I'm not sure what a "squid-swap" is, but I assume it's an odd translation from
Romanian?  In any case, I had a bunch of problems along the lines you are
having, although slightly more frequently.  I found that many hard drive
manufacturers set their internal mode pages to default to having automatic
reallocation on write disabled.  I can't think of any legitimate reason for
doing that, since AWRE is one of the major features of SCSI.
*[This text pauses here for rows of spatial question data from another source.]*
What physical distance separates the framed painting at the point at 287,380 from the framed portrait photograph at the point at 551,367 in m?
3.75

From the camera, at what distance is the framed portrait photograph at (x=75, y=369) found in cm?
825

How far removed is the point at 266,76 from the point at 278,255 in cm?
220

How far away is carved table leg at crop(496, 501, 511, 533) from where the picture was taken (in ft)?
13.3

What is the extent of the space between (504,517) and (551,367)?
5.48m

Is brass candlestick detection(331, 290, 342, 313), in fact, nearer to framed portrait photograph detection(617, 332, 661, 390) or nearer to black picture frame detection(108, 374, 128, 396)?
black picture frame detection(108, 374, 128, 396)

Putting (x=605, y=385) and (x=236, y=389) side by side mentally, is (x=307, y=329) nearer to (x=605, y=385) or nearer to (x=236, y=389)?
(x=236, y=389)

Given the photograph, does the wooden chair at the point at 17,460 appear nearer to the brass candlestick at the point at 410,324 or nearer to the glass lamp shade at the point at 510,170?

In the case of the old Seagate I had this problem with, I first ran the Ext2
filesystem check utility with the option of test reading all sectors.  This
truncated a couple of files, but at least I knew which ones they were and was
guaranteed that the filesystem was in a well-defined and stable state.  Then I
ran the "verify media" option built into the Adaptec ROM BIOS, which remapped 9
areas into the drive's "grown defect" table.  Finally, under Linux, I used the
Scsiinfo utility to manually enable AWRE in the appropriate mode page, and then
also to write that information in the drive's NVRAM.  That drive has been fine
ever since.  You can also periodically use Scsiinfo to check and see if any
areas have been added to the grown defect list.

 PA> Could this be related with some sudden reboots I experienced 
 PA> lately (no, my UPS didn't scream about power problems) ?

Sure.  If the drive was writing when some sort of mysterious power event
occurred, it could blow up a sector or two.  To some extent, this is considered
normal aging, especially with older technology SCSI drives.